----- Exercise data -----

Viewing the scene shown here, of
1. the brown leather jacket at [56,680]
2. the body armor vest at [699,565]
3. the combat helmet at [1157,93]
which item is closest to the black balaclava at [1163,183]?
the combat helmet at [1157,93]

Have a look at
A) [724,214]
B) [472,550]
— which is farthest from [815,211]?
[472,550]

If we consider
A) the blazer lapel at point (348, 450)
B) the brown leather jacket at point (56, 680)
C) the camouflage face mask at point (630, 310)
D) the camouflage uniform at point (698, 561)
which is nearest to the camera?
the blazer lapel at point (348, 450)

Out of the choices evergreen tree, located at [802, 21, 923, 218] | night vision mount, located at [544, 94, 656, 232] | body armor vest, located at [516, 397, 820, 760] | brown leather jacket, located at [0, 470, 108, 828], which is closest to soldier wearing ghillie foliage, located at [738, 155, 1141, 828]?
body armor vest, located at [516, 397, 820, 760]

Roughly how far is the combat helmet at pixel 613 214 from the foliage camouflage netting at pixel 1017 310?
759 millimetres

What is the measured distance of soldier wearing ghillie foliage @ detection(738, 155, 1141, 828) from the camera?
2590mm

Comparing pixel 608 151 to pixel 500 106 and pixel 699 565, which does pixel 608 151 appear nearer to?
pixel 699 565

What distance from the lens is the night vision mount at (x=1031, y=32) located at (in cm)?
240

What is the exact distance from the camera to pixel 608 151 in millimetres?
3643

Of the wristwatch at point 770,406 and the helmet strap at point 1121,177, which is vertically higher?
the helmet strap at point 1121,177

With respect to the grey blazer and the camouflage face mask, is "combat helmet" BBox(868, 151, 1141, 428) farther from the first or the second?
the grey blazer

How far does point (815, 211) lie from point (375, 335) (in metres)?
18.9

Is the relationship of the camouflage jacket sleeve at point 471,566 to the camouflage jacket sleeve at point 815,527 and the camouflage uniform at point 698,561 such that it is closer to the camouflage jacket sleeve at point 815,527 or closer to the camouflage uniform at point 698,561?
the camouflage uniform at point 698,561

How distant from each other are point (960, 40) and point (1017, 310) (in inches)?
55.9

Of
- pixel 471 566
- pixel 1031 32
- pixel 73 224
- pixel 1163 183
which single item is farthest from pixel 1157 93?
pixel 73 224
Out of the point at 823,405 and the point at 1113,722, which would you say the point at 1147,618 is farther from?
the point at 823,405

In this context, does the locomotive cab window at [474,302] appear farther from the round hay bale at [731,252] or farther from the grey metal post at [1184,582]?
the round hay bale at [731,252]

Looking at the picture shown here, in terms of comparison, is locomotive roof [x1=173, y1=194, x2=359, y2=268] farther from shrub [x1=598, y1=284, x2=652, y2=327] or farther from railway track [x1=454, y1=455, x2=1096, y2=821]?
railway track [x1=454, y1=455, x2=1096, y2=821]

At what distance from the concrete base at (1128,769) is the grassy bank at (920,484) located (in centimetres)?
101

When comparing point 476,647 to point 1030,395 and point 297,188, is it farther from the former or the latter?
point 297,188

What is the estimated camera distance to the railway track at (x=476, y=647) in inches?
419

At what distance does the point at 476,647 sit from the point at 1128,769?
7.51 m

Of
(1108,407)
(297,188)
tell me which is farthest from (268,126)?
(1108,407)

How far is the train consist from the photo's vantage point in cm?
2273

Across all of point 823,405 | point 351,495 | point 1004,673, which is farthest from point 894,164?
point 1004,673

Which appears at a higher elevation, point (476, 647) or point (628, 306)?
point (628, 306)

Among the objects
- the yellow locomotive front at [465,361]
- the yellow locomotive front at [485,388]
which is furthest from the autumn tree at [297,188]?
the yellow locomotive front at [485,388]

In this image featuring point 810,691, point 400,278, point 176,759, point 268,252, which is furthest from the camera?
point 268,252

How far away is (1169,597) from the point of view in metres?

-----

Can you copy out, word for word, the lines of the records above from the one that contains "What is the estimated" through the last line of the records, with both ends included?

What is the estimated camera distance to the railway track at (x=476, y=647) in inches?
419

At what distance does the point at 476,647 sit from the point at 1128,769?
7.51 m

Of
(1108,407)
(297,188)
tell me which is farthest from (268,126)?
(1108,407)

How far is the train consist from the photo's vantage point in cm?
2273

Across all of point 823,405 | point 351,495 | point 1004,673, which is farthest from point 894,164?
point 1004,673

Which appears at a higher elevation, point (476, 647) or point (628, 306)?
point (628, 306)

Among the objects
- the yellow locomotive front at [465,361]
- the yellow locomotive front at [485,388]
which is furthest from the autumn tree at [297,188]?
the yellow locomotive front at [485,388]

In this image featuring point 810,691, point 400,278, point 176,759, point 268,252, which is furthest from the camera?
point 268,252

How far away is (1169,597) from the point of view in metres?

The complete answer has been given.